▶ [Goal] Please tally the lines of the material below that contain the string "JSON", and reply with the number alone.

--- Begin ---

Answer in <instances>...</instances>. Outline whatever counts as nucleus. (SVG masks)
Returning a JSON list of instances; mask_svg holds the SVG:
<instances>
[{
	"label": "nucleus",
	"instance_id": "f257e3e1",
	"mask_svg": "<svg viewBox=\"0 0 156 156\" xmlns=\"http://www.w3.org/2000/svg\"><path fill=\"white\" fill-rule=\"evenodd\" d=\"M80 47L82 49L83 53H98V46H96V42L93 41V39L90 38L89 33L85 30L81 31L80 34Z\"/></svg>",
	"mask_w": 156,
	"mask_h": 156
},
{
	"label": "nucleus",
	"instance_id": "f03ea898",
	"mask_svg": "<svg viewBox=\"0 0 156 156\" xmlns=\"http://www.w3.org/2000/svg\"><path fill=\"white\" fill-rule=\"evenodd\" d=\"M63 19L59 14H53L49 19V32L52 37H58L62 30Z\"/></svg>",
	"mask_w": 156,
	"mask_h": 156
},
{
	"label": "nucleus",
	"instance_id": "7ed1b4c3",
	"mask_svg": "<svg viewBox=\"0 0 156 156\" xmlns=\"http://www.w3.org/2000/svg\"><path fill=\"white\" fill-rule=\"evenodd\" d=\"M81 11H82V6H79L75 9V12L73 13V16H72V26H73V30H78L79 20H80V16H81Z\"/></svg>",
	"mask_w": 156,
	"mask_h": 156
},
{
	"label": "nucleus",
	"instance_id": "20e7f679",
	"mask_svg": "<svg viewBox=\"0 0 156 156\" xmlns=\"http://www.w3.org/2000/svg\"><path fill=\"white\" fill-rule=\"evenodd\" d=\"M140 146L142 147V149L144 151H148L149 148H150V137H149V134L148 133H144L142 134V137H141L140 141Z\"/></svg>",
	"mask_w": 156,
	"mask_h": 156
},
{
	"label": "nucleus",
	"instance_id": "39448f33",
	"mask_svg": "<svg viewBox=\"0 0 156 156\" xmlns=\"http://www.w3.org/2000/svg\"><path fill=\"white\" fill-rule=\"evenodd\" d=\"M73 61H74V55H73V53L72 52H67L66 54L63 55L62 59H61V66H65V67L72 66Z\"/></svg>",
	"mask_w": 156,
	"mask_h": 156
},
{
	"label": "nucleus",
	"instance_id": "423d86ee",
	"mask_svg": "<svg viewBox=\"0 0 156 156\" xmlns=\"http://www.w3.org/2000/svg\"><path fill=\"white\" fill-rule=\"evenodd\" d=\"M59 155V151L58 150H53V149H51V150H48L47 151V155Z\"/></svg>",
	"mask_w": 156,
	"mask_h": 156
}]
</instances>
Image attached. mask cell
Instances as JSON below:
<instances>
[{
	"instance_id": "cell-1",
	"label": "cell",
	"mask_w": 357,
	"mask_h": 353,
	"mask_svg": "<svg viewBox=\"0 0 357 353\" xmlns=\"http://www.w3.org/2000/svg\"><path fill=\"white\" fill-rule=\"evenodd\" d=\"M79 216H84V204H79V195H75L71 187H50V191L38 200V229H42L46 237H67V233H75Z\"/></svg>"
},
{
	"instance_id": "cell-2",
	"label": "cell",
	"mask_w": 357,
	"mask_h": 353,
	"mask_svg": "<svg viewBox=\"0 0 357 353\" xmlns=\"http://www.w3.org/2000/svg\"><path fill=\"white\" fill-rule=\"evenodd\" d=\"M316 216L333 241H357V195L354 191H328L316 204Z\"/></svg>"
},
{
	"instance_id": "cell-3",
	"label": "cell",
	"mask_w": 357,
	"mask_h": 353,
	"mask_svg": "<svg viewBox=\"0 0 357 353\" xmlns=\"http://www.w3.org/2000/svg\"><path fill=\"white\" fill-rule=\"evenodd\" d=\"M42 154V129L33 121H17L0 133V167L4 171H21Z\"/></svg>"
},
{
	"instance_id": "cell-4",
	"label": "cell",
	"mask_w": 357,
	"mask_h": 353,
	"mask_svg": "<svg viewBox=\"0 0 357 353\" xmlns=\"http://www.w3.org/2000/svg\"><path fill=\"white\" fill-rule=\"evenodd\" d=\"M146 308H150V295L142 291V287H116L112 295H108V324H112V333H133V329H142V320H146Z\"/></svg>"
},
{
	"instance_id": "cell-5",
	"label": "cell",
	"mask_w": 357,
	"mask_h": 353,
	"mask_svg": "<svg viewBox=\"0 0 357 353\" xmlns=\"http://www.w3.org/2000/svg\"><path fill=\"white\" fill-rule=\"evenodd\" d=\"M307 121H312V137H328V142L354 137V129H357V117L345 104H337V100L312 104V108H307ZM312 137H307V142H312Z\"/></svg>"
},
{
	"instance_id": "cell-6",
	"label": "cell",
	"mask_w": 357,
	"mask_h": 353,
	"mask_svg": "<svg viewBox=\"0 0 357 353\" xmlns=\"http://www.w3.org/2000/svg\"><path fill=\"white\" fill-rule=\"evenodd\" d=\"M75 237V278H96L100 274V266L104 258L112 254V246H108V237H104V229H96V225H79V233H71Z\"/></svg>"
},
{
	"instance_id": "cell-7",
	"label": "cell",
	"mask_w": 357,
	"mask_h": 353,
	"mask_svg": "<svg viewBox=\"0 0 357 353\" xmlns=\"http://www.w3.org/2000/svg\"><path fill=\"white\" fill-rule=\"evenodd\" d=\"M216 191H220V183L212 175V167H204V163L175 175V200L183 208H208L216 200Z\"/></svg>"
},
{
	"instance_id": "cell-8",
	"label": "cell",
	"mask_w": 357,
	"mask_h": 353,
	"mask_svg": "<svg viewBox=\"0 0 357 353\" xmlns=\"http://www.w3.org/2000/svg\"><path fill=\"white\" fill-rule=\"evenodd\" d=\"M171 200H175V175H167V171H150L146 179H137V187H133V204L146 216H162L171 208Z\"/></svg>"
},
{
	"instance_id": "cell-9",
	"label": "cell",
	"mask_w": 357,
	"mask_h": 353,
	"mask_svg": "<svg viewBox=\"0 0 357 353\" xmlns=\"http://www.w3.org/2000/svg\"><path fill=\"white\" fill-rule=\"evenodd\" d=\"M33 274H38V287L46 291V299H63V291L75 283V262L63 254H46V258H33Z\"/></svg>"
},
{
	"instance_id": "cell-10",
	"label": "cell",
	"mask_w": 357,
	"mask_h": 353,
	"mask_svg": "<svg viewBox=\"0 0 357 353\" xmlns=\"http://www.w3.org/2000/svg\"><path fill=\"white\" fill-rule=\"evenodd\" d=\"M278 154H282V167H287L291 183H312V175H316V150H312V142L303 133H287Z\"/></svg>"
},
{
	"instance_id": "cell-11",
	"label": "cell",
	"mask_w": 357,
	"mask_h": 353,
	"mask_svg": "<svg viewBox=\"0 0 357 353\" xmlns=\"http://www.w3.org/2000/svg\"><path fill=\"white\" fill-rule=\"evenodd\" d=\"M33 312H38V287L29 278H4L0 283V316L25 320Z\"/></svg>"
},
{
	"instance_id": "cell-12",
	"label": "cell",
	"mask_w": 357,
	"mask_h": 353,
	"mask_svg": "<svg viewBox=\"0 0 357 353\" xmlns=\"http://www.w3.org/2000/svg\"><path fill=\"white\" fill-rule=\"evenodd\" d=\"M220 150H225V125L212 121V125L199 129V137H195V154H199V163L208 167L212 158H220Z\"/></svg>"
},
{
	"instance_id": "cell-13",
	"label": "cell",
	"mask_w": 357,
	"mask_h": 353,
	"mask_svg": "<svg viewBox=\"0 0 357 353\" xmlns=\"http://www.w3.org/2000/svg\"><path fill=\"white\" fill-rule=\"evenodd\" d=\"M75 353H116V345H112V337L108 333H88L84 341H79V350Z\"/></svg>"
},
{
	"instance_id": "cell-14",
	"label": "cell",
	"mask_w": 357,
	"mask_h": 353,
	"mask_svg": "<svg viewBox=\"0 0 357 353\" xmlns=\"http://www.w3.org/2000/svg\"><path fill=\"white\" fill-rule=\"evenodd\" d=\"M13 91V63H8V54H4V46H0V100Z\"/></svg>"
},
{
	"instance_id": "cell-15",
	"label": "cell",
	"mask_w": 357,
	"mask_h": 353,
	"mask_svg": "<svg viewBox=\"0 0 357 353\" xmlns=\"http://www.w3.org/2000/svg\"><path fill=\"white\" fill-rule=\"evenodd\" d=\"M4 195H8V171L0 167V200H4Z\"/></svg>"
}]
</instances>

--- End ---

▶ [Exercise solution] 2